(DATA SHOWN begins)
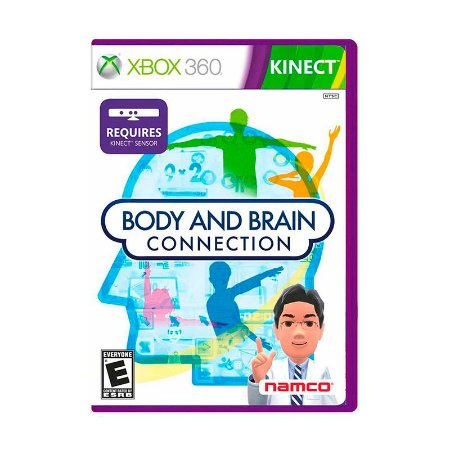 Jogo Body And Brain Connection (Requere Kinect) - Xbox 360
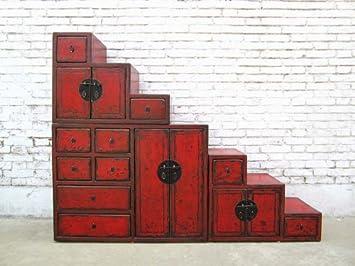 China largeur des escaliers commode rouge-brun, de nombreux tiroirs schraegen côtés amovibles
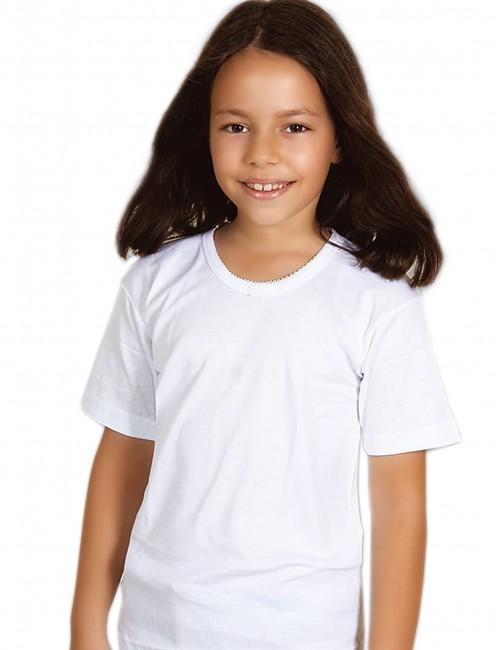 Λευκό φανελάκι κοντομάνικο βαμβακερό για κορίτσι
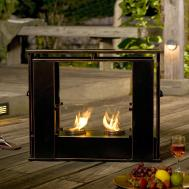 Lawn Garden Home Design Modern Outdoor Fireplace Ideas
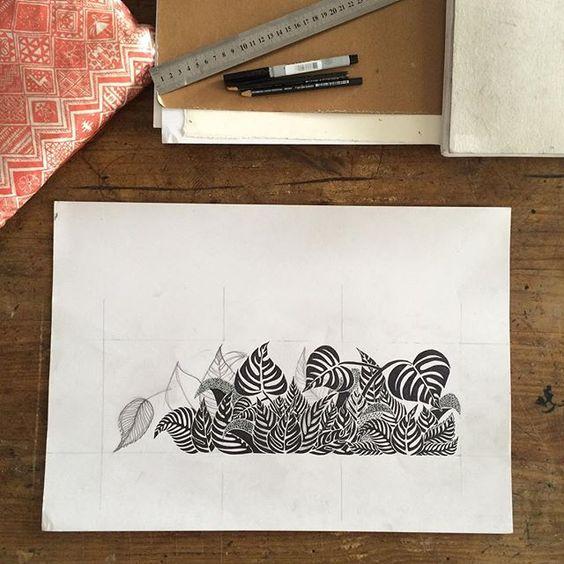 0 adelaide aronio plants 6.jpg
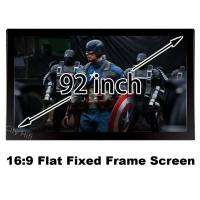 Buy cheap Durable Multimedia Cinema Screen 92 Inch Diagonal 16 To 9 Format Flat Fixed Frame Screens from wholesalers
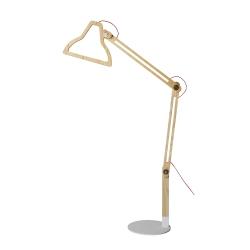 レコルト ルミエール ポルックス LED フロアライト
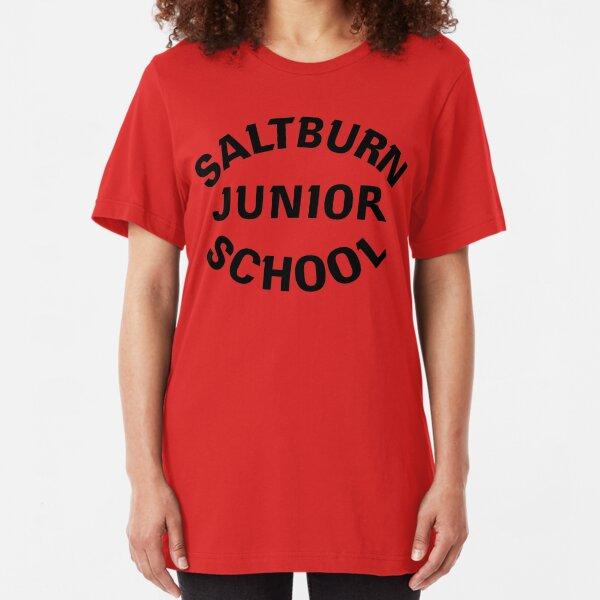NDVH Saltburn Junior School 1 Slim Fit T-Shirt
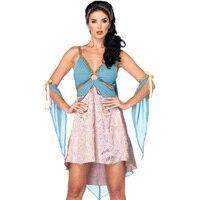 יווני אלת מסיבת ליל כל הקדושים Cosplay תלבושות קליאופטרה גברת סקסי עמוק צווארון V שמלה לרתום פיתוי Nightwear ארוטי שמיים כחולים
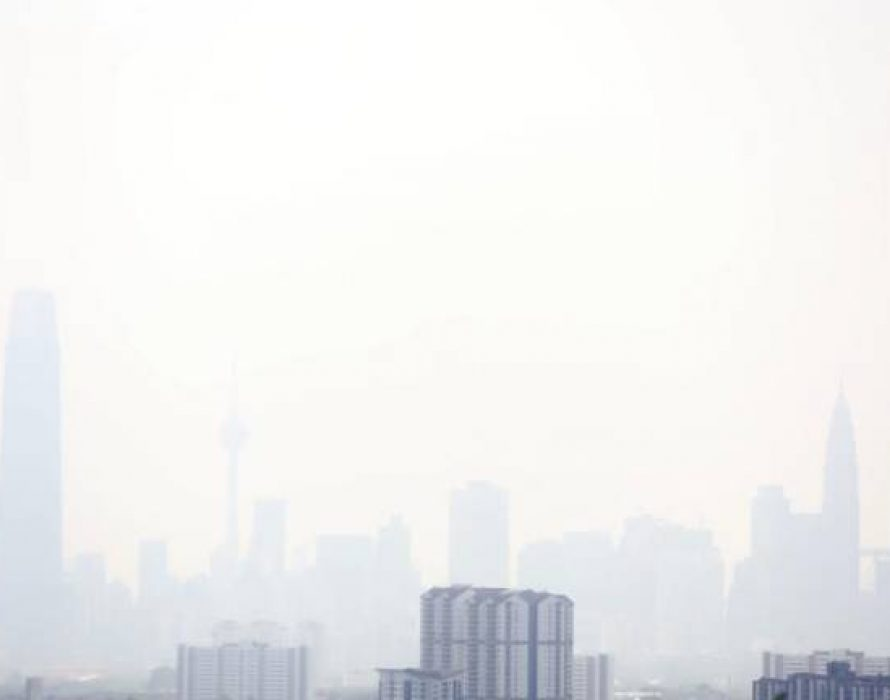 Five areas in Selangor with unhealthy air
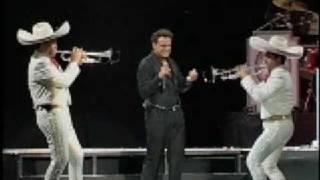 Luis Miguel-La bikina-Caracas 2007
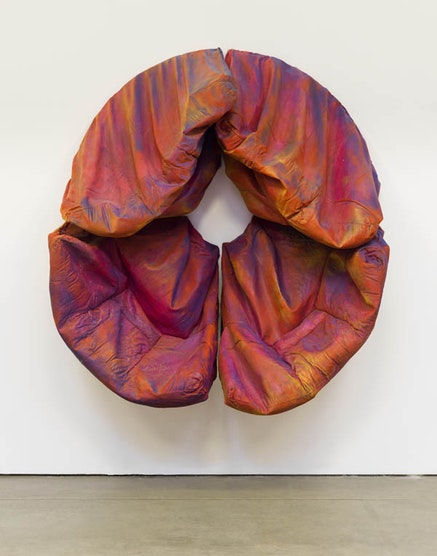 Kaari Upson, <em>Who Is Afraid of Red, Yellow and Blue</em>, 2014. Urethane, pigment, and aluminum. 85 1/2 &times; 78 &times; 30 3/4 in (217 &times; 198 &times; 78 cm). &copy; Kaari Upson. Courtesy the artist. <em>(Photo credit: Megan Bartley-Matthews)</em>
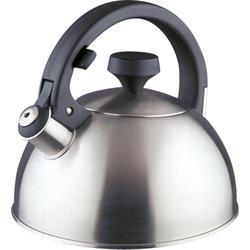 Vinzer -  Чайник CALLYPSO - нержавеющая сталь, 2,5 л, свисток (арт. 69004)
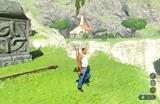 PC emulovaná Legend of Zelda: Breath of the Wild už dostáva mody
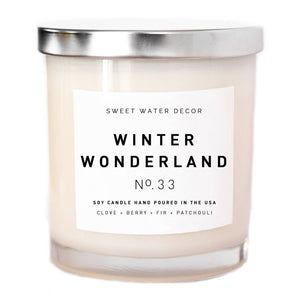 Sweet Water Decor - Winter Wonderland Soy Candle | White Jar Candle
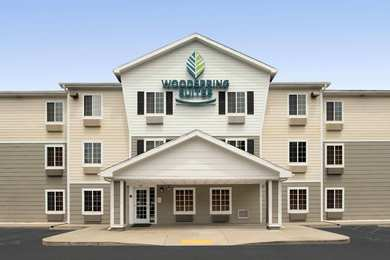 Woodspring Suites Duncan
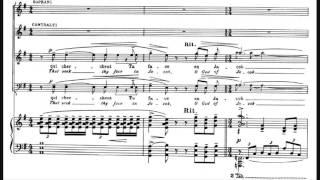 Play Psalm 24 for chorus, orchestra & organ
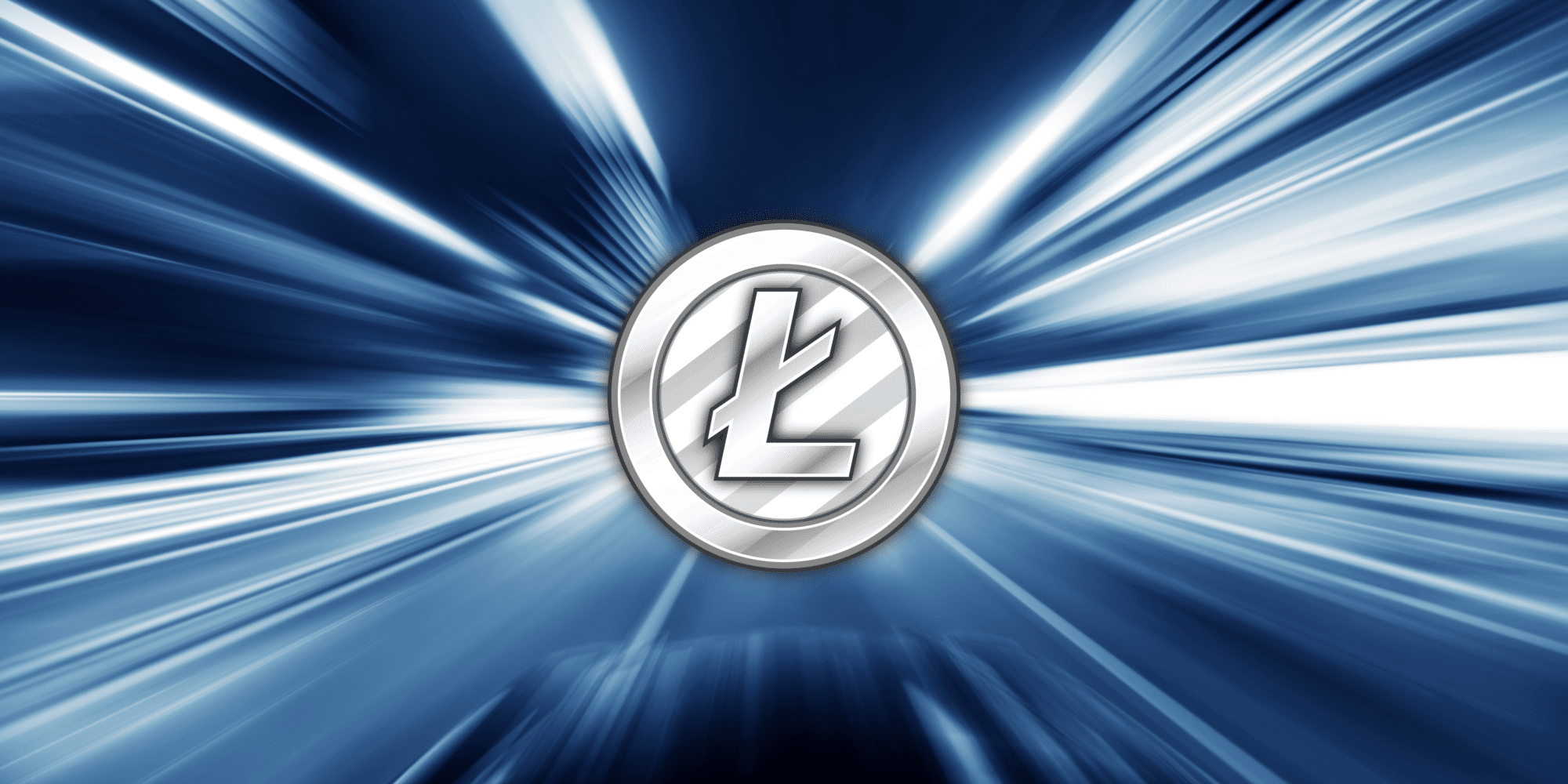 Online casinos with Litecoin cryptocurrency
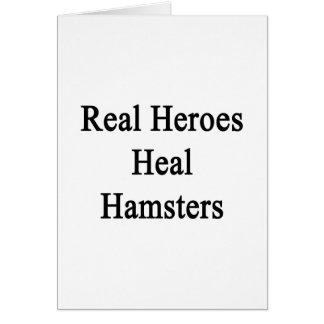 Real Heroes Heal Hamsters Note Card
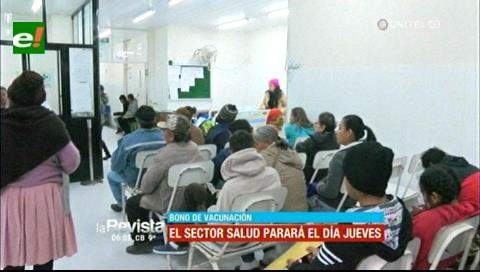 Santa Cruz: Sector salud continúa en emergencia y anuncia paro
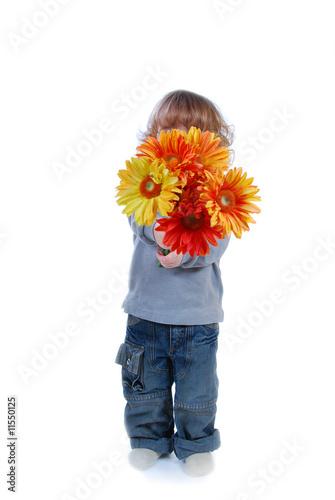 Je t 39 offre des fleurs maman photo libre de droits sur for Offre des fleurs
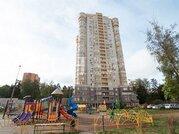 Аренда квартиры, Королев, Улица Пушкинская - Фото 2
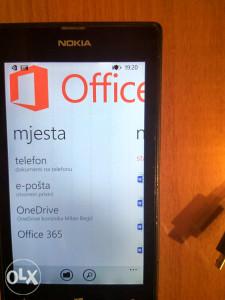 Nokia Lumia 520 Crni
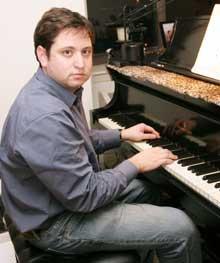 Ronnie Segev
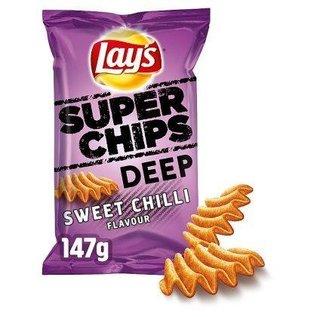 Lays Lays superchips Deep Sweet Chilli 147gr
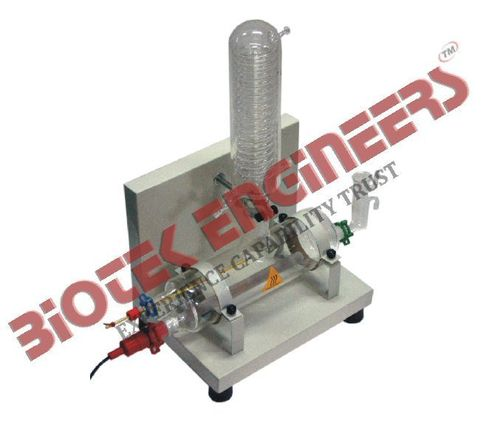 Heat and Refrigeration Systems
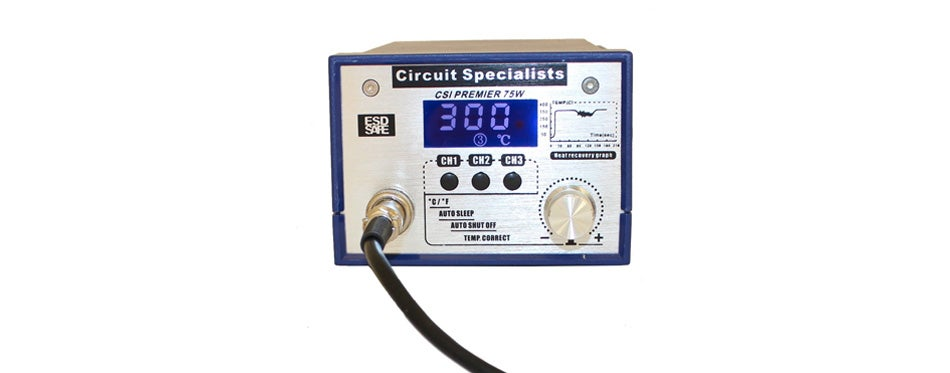 CSI Premier 75W Digital Controlled Solder Station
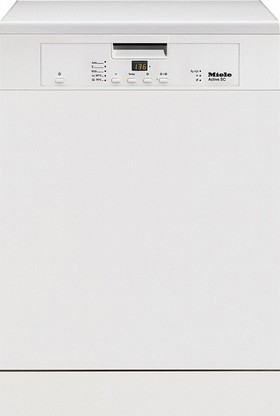 Miele-14-Place-Setting-Dishwasher on sale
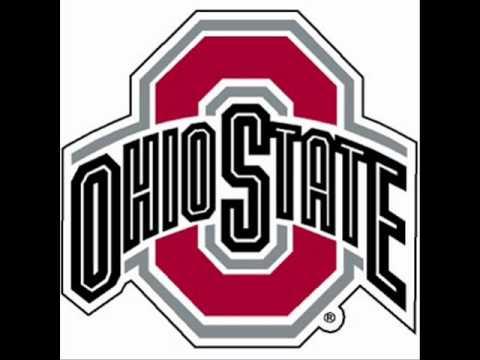Ohio State Buckeyes-Hang On Sloopy MP3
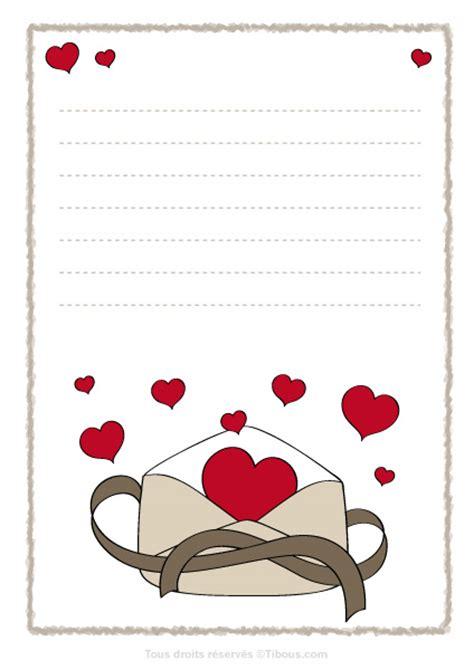Exemple De Lettre Valentin Papier 224 Lettre De St Valentin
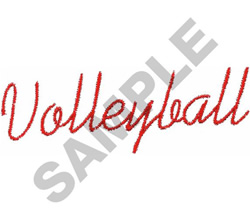 VOLLEYBALL IN SCRIPT embroidery design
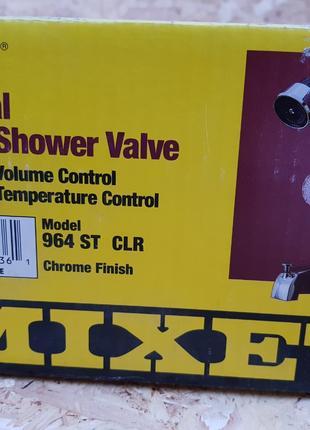 Душевой комплект душ/ванная, скрытый монтаж, Mixet 964 ST, USA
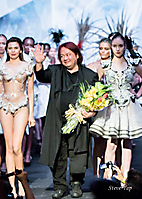 Rock The Runway featuring Rocky Gathercole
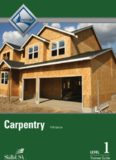 Carpentry Level 1 Trainee Guide, Paperback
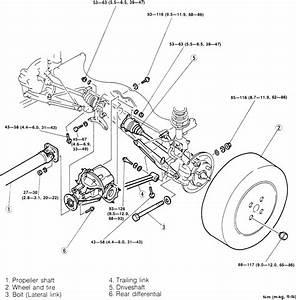 1997 Mazda Millenia Repair Manual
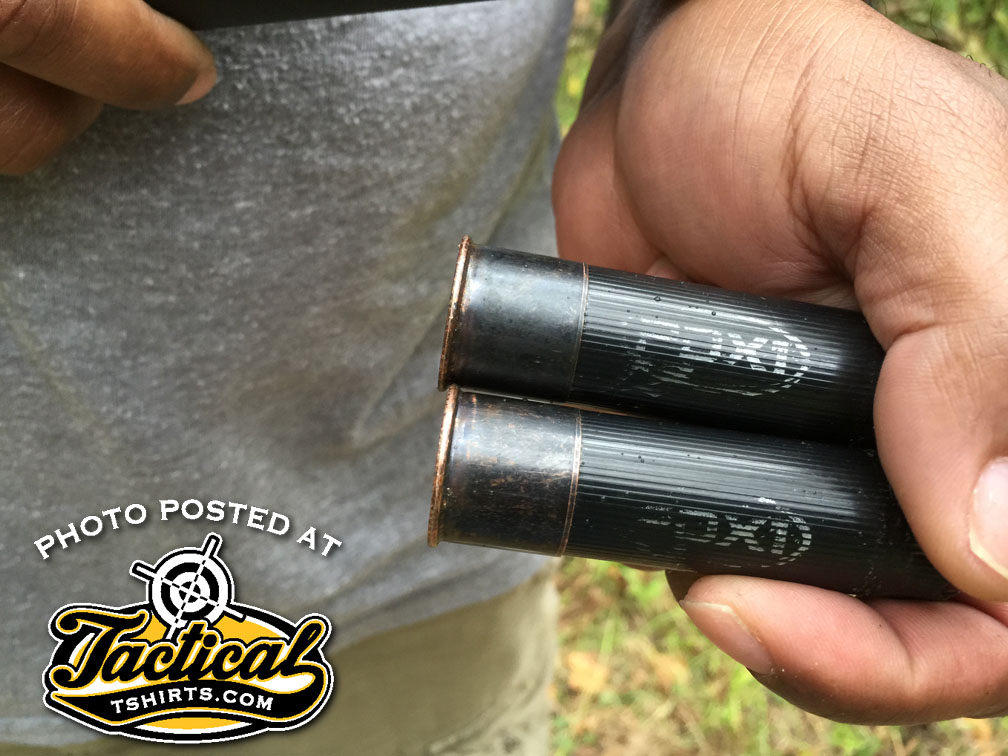 Owner of 500 holding the PDX Ammo Hulls I just fired in his shotgun.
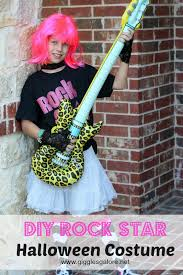diy rock star costume by giggles galore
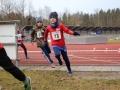 Crosslauf-Waldkraiburg-2020-BAYERISCHE-LAUFZEITUNG-9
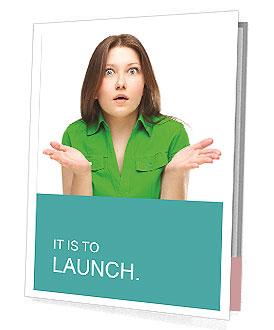 0000087505 Presentation Folder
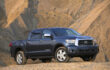 How to enable Auto LSD on Toyota Tundra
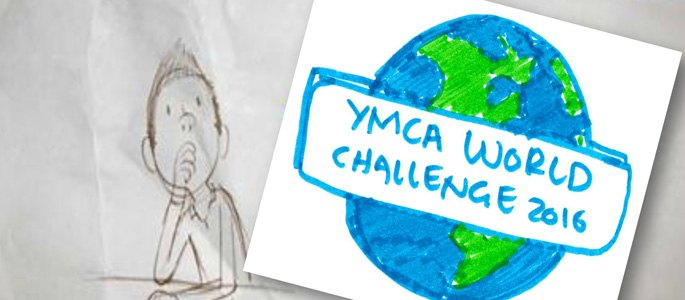 YMCA World Challenge 2016 en La Rioja, una fiesta con hinchables, talleres y juegos
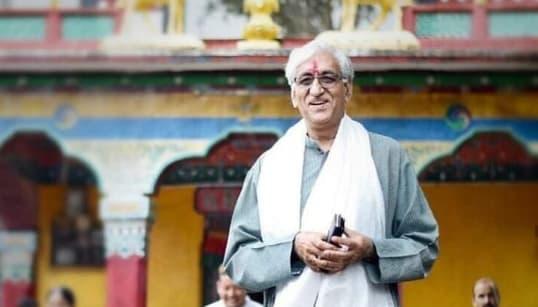 Chhattisgarh Chose Congress But Who Will Be The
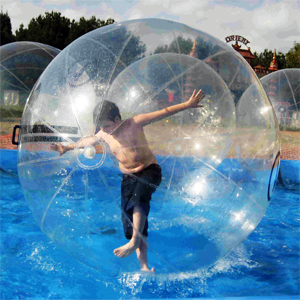 Water Walking Ball rental Austin, TX
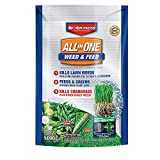 BioAdvanced All-in-One Weed & Feed with Microfeed Action, 12 Lb, 5000 sq. ft. , White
(DATA SHOWN ends)
■ WHAT THIS TASK INVOLVES:
Repeat every entry above exactly as written and omit any pictures it holds.

■ TASK ANSWER:
 Jogo Body And Brain Connection (Requere Kinect) - Xbox 360
 China largeur des escaliers commode rouge-brun, de nombreux tiroirs schraegen côtés amovibles
 Λευκό φανελάκι κοντομάνικο βαμβακερό για κορίτσι
 Lawn Garden Home Design Modern Outdoor Fireplace Ideas
 0 adelaide aronio plants 6.jpg
 Buy cheap Durable Multimedia Cinema Screen 92 Inch Diagonal 16 To 9 Format Flat Fixed Frame Screens from wholesalers
 レコルト ルミエール ポルックス LED フロアライト
NDVH Saltburn Junior School 1 Slim Fit T-Shirt
 יווני אלת מסיבת ליל כל הקדושים Cosplay תלבושות קליאופטרה גברת סקסי עמוק צווארון V שמלה לרתום פיתוי Nightwear ארוטי שמיים כחולים
 Five areas in Selangor with unhealthy air
 Luis Miguel-La bikina-Caracas 2007
 Kaari Upson, <em>Who Is Afraid of Red, Yellow and Blue</em>, 2014. Urethane, pigment, and aluminum. 85 1/2 &times; 78 &times; 30 3/4 in (217 &times; 198 &times; 78 cm). &copy; Kaari Upson. Courtesy the artist. <em>(Photo credit: Megan Bartley-Matthews)</em>
 Vinzer -  Чайник CALLYPSO - нержавеющая сталь, 2,5 л, свисток (арт. 69004)
 PC emulovaná Legend of Zelda: Breath of the Wild už dostáva mody
 Sweet Water Decor - Winter Wonderland Soy Candle | White Jar Candle
 Woodspring Suites Duncan
 Play Psalm 24 for chorus, orchestra & organ
 Online casinos with Litecoin cryptocurrency
 Real Heroes Heal Hamsters Note Card
 Santa Cruz: Sector salud continúa en emergencia y anuncia paro
 Je t 39 offre des fleurs maman photo libre de droits sur for Offre des fleurs
 Аренда квартиры, Королев, Улица Пушкинская - Фото 2
 Nokia Lumia 520 Crni
 Ronnie Segev
 Lays Lays superchips Deep Sweet Chilli 147gr
 Heat and Refrigeration Systems
 CSI Premier 75W Digital Controlled Solder Station
 Miele-14-Place-Setting-Dishwasher on sale
Ohio State Buckeyes-Hang On Sloopy MP3
Exemple De Lettre Valentin Papier 224 Lettre De St Valentin
 VOLLEYBALL IN SCRIPT embroidery design
 Душевой комплект душ/ванная, скрытый монтаж, Mixet 964 ST, USA
 Rock The Runway featuring Rocky Gathercole
 Carpentry Level 1 Trainee Guide, Paperback
 1997 Mazda Millenia Repair Manual
 Owner of 500 holding the PDX Ammo Hulls I just fired in his shotgun.
diy rock star costume by giggles galore
 Crosslauf-Waldkraiburg-2020-BAYERISCHE-LAUFZEITUNG-9
 0000087505 Presentation Folder
 How to enable Auto LSD on Toyota Tundra
 YMCA World Challenge 2016 en La Rioja, una fiesta con hinchables, talleres y juegos
 Chhattisgarh Chose Congress But Who Will Be The
 Water Walking Ball rental Austin, TX
 BioAdvanced All-in-One Weed & Feed with Microfeed Action, 12 Lb, 5000 sq. ft. , White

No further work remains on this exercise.